## TASK
For the data that follows, report how many lines include the string "compared", and write the number alone.

## STUDY MATERIAL
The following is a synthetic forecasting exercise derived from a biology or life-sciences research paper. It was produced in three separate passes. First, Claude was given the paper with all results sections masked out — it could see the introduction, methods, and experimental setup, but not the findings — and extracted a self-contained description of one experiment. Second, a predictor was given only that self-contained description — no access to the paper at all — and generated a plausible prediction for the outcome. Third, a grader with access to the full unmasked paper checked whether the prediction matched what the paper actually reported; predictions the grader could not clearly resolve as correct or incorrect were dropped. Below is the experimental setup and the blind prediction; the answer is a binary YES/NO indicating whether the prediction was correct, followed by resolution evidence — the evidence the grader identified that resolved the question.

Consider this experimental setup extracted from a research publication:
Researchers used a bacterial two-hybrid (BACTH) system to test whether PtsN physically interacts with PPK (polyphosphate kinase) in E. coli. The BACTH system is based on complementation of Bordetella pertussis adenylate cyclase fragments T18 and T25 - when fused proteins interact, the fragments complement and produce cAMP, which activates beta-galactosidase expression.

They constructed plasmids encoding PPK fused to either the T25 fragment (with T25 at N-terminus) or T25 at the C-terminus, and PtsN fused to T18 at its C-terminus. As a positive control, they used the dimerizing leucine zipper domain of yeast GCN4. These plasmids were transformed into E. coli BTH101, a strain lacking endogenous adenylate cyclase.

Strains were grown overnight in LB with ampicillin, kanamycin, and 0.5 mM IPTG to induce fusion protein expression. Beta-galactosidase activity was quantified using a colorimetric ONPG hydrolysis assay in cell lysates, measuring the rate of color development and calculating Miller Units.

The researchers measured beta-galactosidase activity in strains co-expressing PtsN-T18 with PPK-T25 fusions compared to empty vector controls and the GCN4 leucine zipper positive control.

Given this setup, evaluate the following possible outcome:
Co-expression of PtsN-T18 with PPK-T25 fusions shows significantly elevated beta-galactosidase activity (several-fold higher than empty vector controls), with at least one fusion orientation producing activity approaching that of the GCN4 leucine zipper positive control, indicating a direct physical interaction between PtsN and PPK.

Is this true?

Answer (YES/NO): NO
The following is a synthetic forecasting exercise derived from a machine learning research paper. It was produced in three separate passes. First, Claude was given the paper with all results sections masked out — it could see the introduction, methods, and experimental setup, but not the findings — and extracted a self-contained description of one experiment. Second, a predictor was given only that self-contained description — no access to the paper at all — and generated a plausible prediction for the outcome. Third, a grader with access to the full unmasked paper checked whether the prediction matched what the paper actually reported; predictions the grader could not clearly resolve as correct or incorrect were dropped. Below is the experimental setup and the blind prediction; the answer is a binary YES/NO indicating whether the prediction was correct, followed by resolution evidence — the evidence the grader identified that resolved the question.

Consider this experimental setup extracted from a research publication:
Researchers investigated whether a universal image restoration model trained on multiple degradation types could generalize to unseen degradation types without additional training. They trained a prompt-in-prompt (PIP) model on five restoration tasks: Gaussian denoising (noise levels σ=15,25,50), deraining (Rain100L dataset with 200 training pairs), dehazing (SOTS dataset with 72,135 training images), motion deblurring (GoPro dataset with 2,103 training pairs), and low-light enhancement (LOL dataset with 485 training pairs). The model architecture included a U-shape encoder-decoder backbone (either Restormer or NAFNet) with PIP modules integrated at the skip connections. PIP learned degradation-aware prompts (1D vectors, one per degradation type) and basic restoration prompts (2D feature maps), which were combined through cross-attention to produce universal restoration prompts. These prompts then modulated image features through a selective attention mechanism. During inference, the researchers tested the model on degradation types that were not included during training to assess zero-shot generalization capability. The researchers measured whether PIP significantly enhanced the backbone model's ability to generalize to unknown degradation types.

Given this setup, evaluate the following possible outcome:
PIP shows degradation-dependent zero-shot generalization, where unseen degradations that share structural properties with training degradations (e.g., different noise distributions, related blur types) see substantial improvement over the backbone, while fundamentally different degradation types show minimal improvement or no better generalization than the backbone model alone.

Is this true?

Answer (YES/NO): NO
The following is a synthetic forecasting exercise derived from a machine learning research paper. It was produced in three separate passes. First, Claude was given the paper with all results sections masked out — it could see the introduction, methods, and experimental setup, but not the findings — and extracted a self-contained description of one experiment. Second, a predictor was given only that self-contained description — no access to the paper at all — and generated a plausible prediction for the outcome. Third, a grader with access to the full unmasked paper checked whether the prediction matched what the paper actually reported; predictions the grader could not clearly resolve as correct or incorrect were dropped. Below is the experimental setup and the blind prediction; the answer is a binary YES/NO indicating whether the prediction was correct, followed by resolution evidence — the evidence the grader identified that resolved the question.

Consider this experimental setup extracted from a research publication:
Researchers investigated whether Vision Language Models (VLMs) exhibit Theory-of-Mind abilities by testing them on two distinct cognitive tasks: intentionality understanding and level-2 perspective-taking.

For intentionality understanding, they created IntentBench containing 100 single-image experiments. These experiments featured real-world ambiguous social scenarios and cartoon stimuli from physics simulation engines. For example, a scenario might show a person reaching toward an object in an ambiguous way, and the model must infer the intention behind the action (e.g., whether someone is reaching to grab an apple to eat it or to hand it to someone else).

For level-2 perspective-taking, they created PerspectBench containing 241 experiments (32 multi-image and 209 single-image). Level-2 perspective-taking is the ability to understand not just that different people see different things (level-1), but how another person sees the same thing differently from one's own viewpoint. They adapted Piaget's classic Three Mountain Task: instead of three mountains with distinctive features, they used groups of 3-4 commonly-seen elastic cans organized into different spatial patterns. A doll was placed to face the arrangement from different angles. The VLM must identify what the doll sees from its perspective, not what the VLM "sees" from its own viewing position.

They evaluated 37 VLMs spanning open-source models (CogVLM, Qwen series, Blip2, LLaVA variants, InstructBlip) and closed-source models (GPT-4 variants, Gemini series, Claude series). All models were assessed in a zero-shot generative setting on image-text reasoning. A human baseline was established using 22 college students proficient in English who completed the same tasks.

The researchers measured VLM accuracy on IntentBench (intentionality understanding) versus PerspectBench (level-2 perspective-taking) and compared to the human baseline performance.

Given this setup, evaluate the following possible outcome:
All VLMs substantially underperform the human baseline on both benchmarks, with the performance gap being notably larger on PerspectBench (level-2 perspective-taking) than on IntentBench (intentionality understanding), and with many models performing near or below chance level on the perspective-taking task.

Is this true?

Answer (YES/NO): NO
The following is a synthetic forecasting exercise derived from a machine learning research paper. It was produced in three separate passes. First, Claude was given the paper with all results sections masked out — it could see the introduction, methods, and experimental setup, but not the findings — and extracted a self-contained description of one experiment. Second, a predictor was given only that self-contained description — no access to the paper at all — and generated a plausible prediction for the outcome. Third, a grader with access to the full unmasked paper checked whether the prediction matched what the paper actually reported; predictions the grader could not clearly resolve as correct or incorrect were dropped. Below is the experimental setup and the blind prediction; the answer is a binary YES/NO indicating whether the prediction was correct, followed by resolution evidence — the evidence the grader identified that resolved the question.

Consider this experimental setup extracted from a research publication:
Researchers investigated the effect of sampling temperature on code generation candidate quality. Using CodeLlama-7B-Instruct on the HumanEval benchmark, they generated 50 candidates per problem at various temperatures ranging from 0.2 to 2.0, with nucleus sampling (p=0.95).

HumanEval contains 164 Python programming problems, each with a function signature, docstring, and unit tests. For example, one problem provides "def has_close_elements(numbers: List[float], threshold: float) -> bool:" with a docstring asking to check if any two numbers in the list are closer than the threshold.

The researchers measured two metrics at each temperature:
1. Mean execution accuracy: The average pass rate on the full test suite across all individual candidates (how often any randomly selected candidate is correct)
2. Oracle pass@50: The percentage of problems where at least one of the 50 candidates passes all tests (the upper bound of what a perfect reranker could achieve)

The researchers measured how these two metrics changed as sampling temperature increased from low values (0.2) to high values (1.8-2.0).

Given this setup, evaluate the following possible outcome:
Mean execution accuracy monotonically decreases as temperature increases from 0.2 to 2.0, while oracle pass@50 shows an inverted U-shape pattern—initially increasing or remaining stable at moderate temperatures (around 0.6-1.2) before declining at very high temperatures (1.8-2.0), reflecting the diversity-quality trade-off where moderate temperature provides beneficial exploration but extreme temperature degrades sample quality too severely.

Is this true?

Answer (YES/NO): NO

## EXPECTED OUTPUT
2